ESTRATTO DEL DOCUMENTO:
........

Il modo di produzione capitalista è sorto e ha soppiantato gli altri modi di produzione (anch’essi basati sulla divisione dell’umanità in classi di sfruttati e di sfruttatori, di oppressi e di oppressori), come modo di produzione atto ad aumentare la produttività del lavoro, cioè ad aumentare la quantità di beni che gli uomini producevano in un dato tempo di lavoro e quindi atto a rendere gli uomini complessivamente più liberi dalla natura e più ricchi in termini di tempo e di mezzi per esercitare attività umane superiori (dalle quali però restava e resta esclusa la massa della popolazione). La crisi generale del capitalismo elimina questi presupposti del successo del capitalismo e rende la sua sostituzione una necessità per la sopravvivenza della specie umana.

La sovrapproduzione assoluta di capitale genera il disastro ecologico, lo sfruttamento delle donne ridotte a strumento della pubblicità e a oggetto sessuale, la deformazione psicologica, intellettuale e morale della nuova generazione e il suo maltrattamento, la criminalità gratuita (cioè senza le motivazioni che l’insufficienza della produzione dava un tempo alla guerra e alla criminalità), l’insicurezza generale e l’uso diffuso di droghe che solo demagoghi come Salvini & C. forse davvero sono convinti di curare con più poliziotti e pene maggiori, l’emigrazione che supera di gran lunga quella dell’inizio del secolo scorso (quando dalla sola Italia con una popolazione minore alla metà di quella attuale nei 60 anni successivi all’Unità emigrarono più di 15 milioni di lavoratori a un ritmo annuale che nel 1900 superò i 350 mila emigranti permanenti registrati – Del Carria Proletari senza rivoluzione, vol. 1 Ed. Oriente 1966, pagg. 251-252).

........

INFORMAZIONI ESTRATTE:
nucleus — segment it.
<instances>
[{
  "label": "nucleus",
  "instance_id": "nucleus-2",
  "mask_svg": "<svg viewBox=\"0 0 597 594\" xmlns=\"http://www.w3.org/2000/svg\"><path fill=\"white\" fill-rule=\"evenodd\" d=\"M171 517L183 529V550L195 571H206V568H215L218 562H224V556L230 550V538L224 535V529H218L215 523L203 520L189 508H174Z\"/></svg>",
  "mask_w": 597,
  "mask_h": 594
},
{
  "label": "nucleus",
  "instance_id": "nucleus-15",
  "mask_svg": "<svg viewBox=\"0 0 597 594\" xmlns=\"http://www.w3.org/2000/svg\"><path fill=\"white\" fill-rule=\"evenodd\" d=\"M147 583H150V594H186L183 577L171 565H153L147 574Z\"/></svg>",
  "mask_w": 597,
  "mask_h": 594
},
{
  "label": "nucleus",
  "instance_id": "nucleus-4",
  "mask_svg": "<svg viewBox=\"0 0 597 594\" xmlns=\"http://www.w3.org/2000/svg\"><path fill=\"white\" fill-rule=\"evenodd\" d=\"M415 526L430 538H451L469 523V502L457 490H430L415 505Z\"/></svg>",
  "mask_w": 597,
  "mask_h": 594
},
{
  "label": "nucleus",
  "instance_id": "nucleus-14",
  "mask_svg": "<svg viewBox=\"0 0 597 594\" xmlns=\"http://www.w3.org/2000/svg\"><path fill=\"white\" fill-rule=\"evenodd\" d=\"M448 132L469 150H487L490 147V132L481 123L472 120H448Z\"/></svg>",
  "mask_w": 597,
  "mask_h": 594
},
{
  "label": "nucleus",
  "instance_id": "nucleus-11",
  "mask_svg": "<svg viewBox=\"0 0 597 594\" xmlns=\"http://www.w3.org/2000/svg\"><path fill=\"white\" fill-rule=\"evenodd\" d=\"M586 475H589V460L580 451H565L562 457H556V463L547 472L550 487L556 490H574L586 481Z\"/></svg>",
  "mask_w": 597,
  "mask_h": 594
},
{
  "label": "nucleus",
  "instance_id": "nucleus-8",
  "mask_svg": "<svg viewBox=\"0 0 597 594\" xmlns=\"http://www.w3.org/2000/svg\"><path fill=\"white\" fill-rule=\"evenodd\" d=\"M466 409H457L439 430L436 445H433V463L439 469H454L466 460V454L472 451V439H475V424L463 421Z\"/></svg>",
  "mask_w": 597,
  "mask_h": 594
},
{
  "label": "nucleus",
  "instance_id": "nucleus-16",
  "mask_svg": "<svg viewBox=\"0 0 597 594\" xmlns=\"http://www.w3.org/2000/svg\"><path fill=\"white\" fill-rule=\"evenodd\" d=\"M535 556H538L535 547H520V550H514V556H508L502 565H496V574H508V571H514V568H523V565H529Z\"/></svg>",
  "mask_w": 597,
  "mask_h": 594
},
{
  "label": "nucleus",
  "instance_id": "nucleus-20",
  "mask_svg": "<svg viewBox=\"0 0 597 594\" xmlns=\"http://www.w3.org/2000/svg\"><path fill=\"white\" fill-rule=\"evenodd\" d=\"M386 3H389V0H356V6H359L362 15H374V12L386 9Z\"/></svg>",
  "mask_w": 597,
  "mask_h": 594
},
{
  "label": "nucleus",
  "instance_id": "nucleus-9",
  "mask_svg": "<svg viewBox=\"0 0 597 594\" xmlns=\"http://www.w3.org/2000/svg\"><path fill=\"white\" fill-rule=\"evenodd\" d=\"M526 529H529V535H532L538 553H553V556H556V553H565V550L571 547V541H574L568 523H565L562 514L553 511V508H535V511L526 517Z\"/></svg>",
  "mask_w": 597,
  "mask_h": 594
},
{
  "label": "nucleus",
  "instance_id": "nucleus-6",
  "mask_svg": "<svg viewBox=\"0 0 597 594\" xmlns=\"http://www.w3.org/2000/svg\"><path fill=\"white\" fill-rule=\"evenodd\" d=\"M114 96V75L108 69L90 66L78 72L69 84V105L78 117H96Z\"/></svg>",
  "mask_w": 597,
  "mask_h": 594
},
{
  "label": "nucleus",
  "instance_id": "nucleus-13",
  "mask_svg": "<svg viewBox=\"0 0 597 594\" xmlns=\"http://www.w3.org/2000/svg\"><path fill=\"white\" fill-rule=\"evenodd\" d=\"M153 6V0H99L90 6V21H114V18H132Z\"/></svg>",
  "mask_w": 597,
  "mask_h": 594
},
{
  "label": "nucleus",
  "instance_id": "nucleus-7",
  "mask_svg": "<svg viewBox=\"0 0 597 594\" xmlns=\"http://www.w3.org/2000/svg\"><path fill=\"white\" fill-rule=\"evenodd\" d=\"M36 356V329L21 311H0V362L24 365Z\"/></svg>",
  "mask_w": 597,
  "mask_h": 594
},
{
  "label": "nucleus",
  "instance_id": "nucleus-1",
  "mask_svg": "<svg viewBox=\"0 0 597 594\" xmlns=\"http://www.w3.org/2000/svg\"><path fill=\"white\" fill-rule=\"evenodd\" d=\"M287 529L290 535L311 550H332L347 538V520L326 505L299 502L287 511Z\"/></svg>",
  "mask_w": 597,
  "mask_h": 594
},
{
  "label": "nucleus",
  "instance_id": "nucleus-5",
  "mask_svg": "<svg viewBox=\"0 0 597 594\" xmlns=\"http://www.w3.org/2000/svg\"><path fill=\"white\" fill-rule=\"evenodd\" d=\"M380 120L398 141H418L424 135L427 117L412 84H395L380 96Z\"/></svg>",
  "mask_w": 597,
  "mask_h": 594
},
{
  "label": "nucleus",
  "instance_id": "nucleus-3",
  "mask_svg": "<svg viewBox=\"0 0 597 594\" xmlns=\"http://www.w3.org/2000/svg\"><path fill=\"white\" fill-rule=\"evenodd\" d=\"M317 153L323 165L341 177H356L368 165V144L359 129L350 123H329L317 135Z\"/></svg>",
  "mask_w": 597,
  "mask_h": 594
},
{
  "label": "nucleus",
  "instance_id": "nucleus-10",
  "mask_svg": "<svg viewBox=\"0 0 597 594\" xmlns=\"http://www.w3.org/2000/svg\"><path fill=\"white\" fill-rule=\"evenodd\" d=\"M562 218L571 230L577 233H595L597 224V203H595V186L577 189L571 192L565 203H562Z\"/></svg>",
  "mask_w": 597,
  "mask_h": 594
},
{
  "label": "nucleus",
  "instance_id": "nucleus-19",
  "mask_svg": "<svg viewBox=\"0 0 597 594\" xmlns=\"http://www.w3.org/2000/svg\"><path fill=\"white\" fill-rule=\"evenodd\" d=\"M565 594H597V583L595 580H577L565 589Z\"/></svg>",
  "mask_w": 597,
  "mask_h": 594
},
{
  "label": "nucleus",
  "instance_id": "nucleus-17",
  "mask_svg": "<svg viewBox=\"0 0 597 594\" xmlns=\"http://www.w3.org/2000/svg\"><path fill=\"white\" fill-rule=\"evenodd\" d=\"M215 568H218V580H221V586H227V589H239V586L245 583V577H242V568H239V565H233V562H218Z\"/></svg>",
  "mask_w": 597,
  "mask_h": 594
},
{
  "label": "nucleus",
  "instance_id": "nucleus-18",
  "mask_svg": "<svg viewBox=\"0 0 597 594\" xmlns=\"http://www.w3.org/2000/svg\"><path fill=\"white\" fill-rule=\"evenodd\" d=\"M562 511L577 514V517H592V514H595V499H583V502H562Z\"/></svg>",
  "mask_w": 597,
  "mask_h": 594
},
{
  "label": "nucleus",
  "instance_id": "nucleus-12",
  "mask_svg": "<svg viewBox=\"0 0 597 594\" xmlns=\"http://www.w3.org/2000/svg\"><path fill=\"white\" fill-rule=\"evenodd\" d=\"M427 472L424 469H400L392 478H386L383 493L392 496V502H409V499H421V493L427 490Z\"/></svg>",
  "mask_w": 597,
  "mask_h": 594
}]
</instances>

........

DETTAGLI DEL COMPITO:
Prolunga il testo sulla crisi del capitalismo, riprendendo subito dopo l'ultima frase riportata. Le righe sono materiale a sé, separato dal testo sulla crisi del capitalismo.

RISPOSTA AL COMPITO:
Ma le trasformazioni indotte dalla crisi a loro volta fanno crescere la resistenza spontanea delle masse popolari al corso delle cose e aumentano i potenziali alleati del proletariato nella rivoluzione socialista. L’oppressione suscita una resistenza spontanea, allarga il divario tra le masse popolari e la classe dominante. Le masse popolari imparano dalla loro esperienza: non sono “manipolabili all’infinito”, come pensa la sinistra borghese e come teorizzano gli intellettuali del “controllo sociale totale” (Renato Curcio & C.).

Questa resistenza spontanea che, a causa della sua crisi, la borghesia non può cessare di alimentare, è il terreno che ha bisogno dell’opera di noi comunisti per diventare una marea montante e spazzare via il sistema capitalista”.